Another deal, with Northern Ireland-based company Re-Gen, turned south after two bales of shredded plastic were dropped into Penobscot Bay in December while an 8,000-bale shipment was unloaded at the Sprague Energy Terminal on Mack Point. One of the bales couldn’t be recovered, and the trash soon began washing up on the shores of nearby Sears Island.

PERC pursued the deal with Re-Gen after twice running out of fuel for its boilers last winter, peak season for electricity demand. It was looking for a fuel that was “storable and stable” and that it could keep on hand if it ran out of waste to burn, Lang said. The company found that in the material offered by Re-Gen, which is 85 percent plastic.

While some questions were raised in British press about why Re-Gen was sending the material to North America in the first place, Lang said PERC viewed it as an environmentally conscientious effort: the material would have otherwise been diverted to a landfill. The first 20 shipments of the material came in January and February 2020, he said.

The December spill was a “one-off, extremely unfortunate” event that the company had worked to mitigate, Re-Gen spokesperson Sinead Little said in a statement.

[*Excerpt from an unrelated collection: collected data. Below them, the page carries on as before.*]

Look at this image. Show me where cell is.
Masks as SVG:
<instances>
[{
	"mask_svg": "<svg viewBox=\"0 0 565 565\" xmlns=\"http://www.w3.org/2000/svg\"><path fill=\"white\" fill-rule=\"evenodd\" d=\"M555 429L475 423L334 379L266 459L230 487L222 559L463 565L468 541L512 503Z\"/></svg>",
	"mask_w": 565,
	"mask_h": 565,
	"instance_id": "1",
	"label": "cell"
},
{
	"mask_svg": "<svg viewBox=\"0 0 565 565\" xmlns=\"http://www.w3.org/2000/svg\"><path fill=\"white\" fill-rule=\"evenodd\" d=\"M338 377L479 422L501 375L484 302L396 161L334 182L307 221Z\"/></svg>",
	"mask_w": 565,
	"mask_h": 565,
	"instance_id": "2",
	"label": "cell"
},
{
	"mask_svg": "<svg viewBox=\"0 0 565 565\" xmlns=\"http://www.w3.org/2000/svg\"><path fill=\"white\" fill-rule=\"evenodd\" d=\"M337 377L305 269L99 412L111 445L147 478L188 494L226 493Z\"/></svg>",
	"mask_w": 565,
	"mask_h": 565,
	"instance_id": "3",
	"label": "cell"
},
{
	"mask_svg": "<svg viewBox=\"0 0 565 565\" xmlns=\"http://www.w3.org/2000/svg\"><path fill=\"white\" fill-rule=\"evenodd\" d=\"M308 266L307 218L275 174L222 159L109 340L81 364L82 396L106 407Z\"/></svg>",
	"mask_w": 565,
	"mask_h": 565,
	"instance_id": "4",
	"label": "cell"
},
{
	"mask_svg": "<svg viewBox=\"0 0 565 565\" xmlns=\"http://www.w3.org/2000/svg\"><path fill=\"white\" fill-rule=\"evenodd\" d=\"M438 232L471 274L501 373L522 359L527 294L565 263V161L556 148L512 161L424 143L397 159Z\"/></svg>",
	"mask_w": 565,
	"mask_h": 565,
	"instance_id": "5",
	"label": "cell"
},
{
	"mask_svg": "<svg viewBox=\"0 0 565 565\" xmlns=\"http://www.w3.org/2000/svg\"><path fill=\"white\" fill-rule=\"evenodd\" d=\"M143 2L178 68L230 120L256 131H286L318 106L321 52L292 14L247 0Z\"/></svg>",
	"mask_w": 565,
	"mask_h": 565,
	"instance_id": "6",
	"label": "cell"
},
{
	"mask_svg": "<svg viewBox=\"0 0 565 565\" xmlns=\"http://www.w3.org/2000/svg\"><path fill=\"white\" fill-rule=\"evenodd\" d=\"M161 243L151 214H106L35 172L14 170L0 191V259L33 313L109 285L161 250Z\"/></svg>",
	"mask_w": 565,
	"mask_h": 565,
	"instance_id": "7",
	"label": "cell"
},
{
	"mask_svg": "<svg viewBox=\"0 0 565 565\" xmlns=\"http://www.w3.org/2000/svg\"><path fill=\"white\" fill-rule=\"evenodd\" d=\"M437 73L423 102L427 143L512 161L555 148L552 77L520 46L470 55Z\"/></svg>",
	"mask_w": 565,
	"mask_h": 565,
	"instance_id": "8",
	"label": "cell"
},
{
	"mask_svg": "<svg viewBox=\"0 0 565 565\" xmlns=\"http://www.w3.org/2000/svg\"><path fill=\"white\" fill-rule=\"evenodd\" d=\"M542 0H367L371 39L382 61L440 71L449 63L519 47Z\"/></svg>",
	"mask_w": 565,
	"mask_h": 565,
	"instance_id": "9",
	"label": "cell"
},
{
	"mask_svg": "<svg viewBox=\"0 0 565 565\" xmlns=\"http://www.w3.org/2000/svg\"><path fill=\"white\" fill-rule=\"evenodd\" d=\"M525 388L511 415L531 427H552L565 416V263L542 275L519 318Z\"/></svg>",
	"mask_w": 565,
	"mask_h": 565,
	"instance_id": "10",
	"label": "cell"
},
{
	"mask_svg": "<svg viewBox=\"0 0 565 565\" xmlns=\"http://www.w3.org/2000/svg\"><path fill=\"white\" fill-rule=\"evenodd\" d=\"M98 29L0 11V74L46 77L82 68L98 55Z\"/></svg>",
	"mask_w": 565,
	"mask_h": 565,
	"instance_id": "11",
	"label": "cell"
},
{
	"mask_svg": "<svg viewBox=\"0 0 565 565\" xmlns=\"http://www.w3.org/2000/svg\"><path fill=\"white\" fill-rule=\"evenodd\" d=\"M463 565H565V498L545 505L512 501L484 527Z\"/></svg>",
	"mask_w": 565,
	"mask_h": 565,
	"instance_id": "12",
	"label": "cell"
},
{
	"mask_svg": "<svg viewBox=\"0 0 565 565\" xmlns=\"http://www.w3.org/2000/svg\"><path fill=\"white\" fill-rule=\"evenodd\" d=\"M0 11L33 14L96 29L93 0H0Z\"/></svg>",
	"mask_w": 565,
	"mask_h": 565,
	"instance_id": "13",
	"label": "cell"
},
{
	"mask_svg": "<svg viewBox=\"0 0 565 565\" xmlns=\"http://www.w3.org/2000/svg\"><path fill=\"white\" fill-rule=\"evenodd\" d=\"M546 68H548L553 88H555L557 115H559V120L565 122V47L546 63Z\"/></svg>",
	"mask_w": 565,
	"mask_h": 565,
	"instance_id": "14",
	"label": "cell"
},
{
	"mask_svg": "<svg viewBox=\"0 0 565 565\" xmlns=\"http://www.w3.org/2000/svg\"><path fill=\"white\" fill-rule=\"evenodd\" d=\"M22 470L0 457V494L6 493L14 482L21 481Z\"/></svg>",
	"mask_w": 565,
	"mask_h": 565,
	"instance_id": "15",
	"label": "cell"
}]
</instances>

In its seven years of shipping waste around the world, the spill in Penobscot Bay was the first of its kind, according to the company.

“This was an unacceptable occurrence and entirely preventable,” Little said.

PERC staff were “horrified” to see pictures of the trash wash up on Sears Island, Lang said. While PERC continues to hold material it received from Re-Gen, it has not ordered a new shipment since the spill.

“If anybody ever wanted to bring that again, we don’t know what could be done to guarantee that they wouldn’t spill something,” Lang said. “And that’s a real troubling point for us.”

PERC has also experimented with other fuel sources, including waste collected by the Maine Department of Environmental Protection from cleanup sites and baled recyclables that had no other outlet due to a depressed, worldwide market for recyclables.

Power prices have been “abysmal,” Lang said, noting that consumers might appreciate low electricity prices, but they make it difficult to keep PERC afloat.

“This is not a cheap operation,” Lang said. “The waste-to-energy plant is not the cheapest way to get rid of waste. The cheapest way, for the short-term, is to put it in a landfill.”